The failure of nuclear energy in the United States, for instance, has been partly caused by the tendency for the American regulatory system legalistically and tediously outline point-by-point design specifications in the effort to enforce safety. The specifications for a nuclear reactor in the US are on the order of several thousand pages, compared to mere tens in other countries. Whatever its benefits, the unintended consequence of a top-down control-oriented system is that American nuclear reactor builders have come to believe that safety is accomplished by following the letter of the law, not by thinking.
 
Of course, there are reasons why the American regulatory system overprescribes and leaves no room for on-going learning, adaptation, and innovative solutions to safety problems: lack of trust. An antagonistic relationship between industry and government drives our rule-based system, which in turn prevents a more cooperative back-and-forth. Government bureaucrats focus on controlling industry, whom they believe would do nothing right without intense supervision. Industry, in turn, often acts little differently from contemporary college-students: Doing the bare minimum and even subverting the rules when advantageous. Wherever learning is supposed to happen, too much control crowds out initiative.

| TASKS TO CARRY OUT |
**A.** Using the passage on American nuclear regulation, answer each question on its own line:
(i) How long are the specifications for a nuclear reactor in the US, and how long are they in other countries?
(ii) What reason does the passage give for why the American regulatory system overprescribes?
(iii) To whom does the passage compare industry's behavior?
**B.** Decide whether each statement agrees with the passage on American nuclear regulation. Give yes or no and quote the words that decide it.
(i) American reactor builders have come to believe that safety comes from following the letter of the law.
(ii) The passage describes the relationship between industry and government as cooperative.
(iii) Reactor specifications in other countries run to several thousand pages.

| ENTRIES SHOWN |
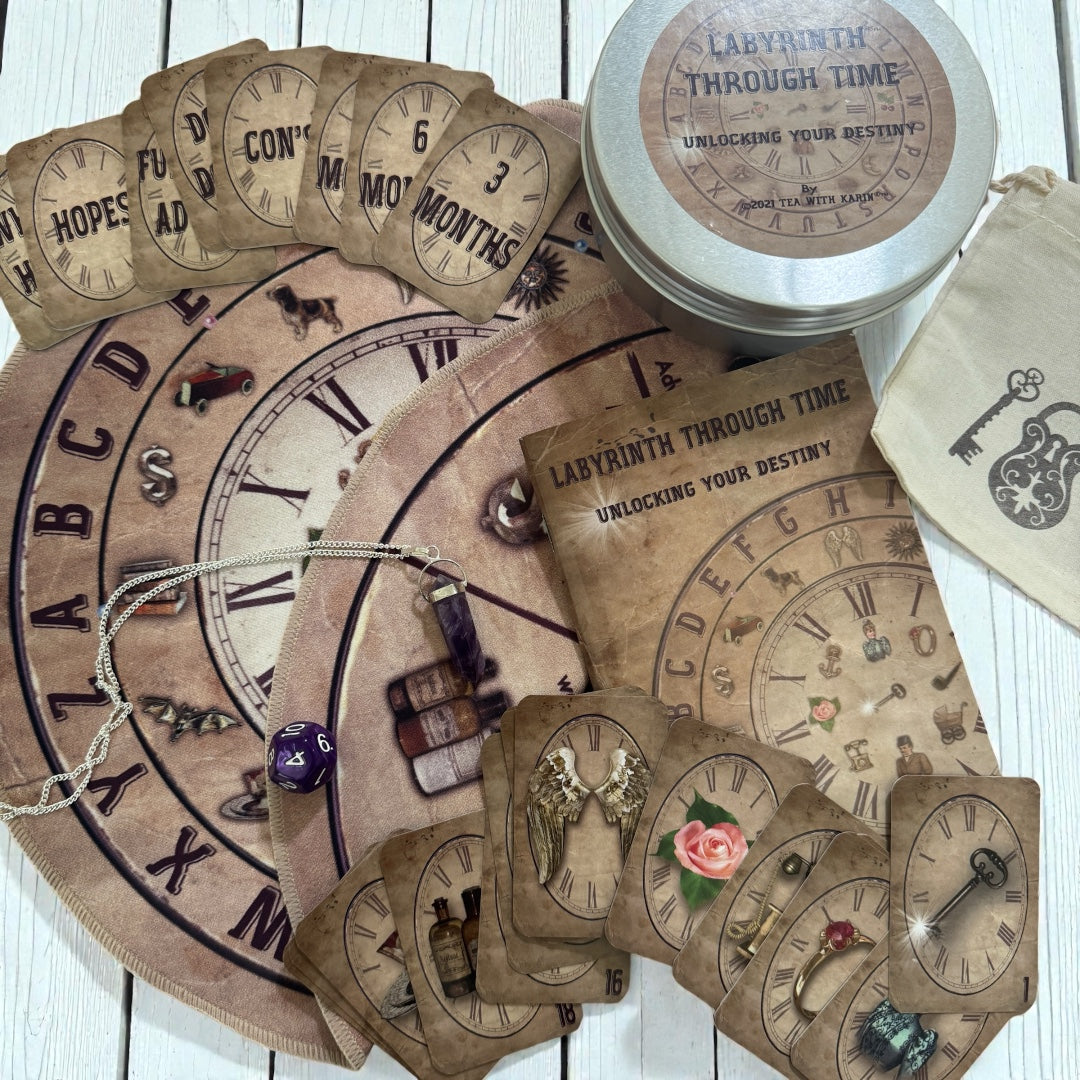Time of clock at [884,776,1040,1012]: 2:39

...

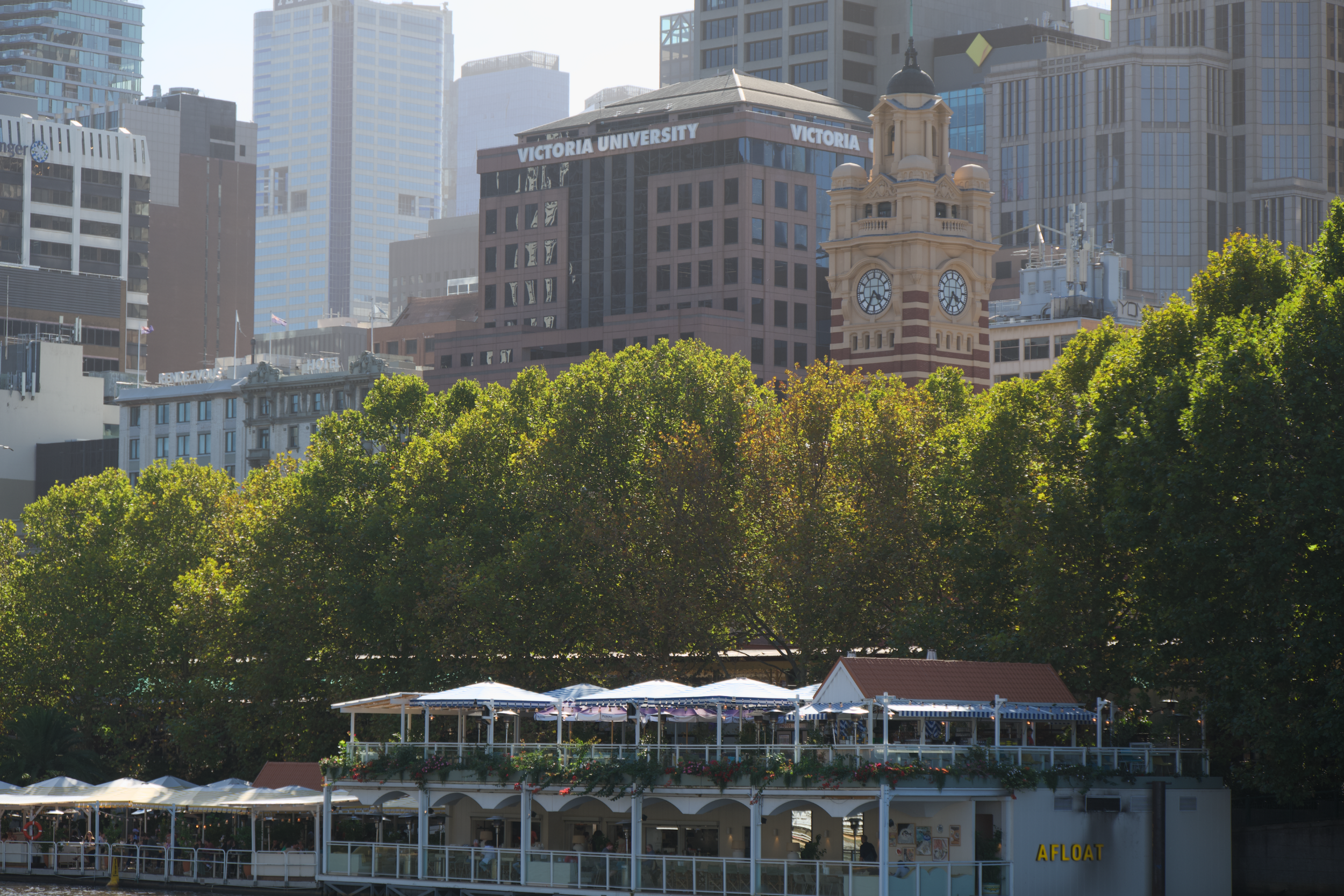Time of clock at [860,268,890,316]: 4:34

* * *

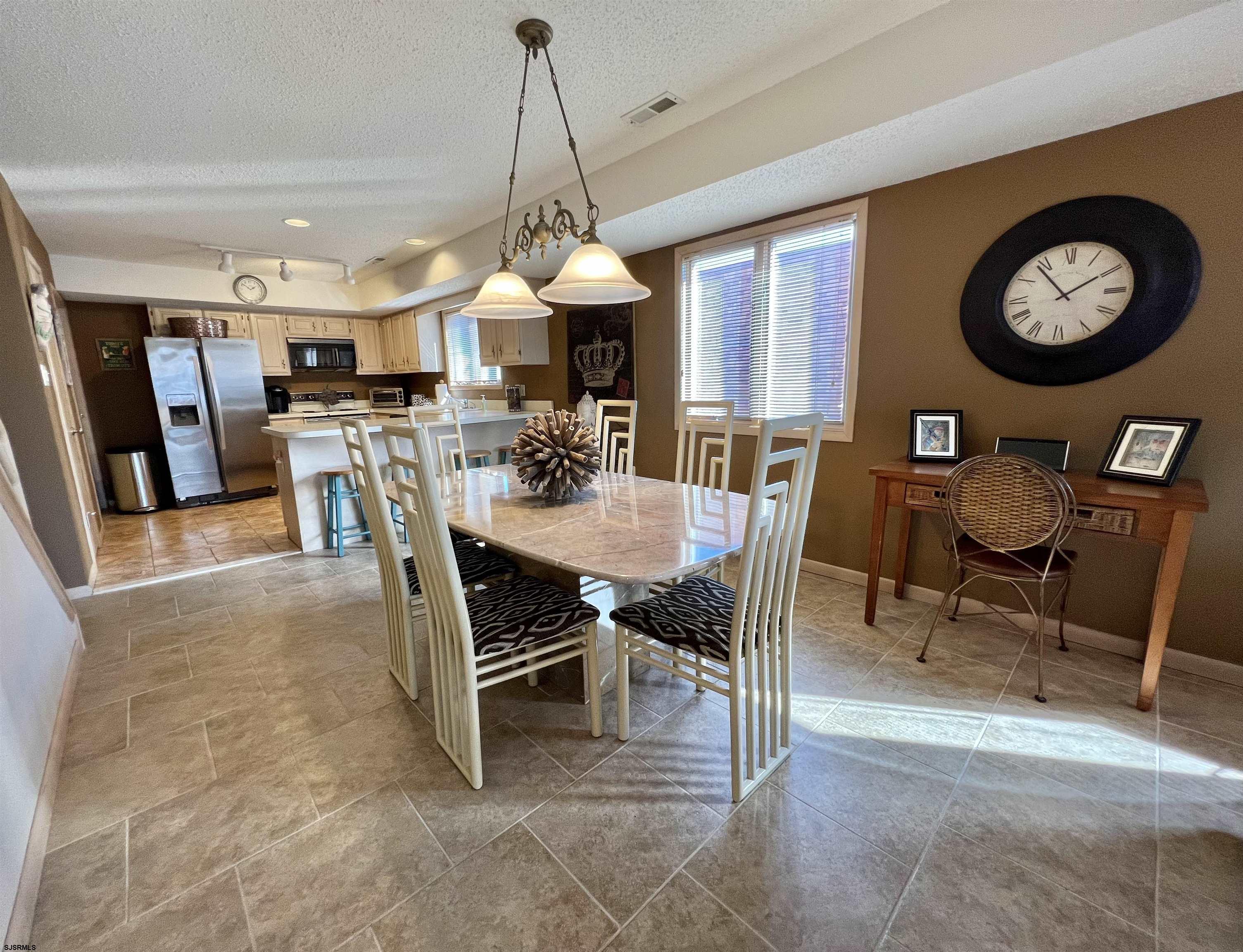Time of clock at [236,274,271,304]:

| OUTPUTS FOR THE TASKS |
**A.**
(i) In the US they run to several thousand pages; in other countries, mere tens.
(ii) Lack of trust.
(iii) Contemporary college-students.

**B.**
(i) Yes: "American nuclear reactor builders have come to believe that safety is accomplished by following the letter of the law, not by thinking."
(ii) No: "An antagonistic relationship between industry and government drives our rule-based system"
(iii) No: "compared to mere tens in other countries"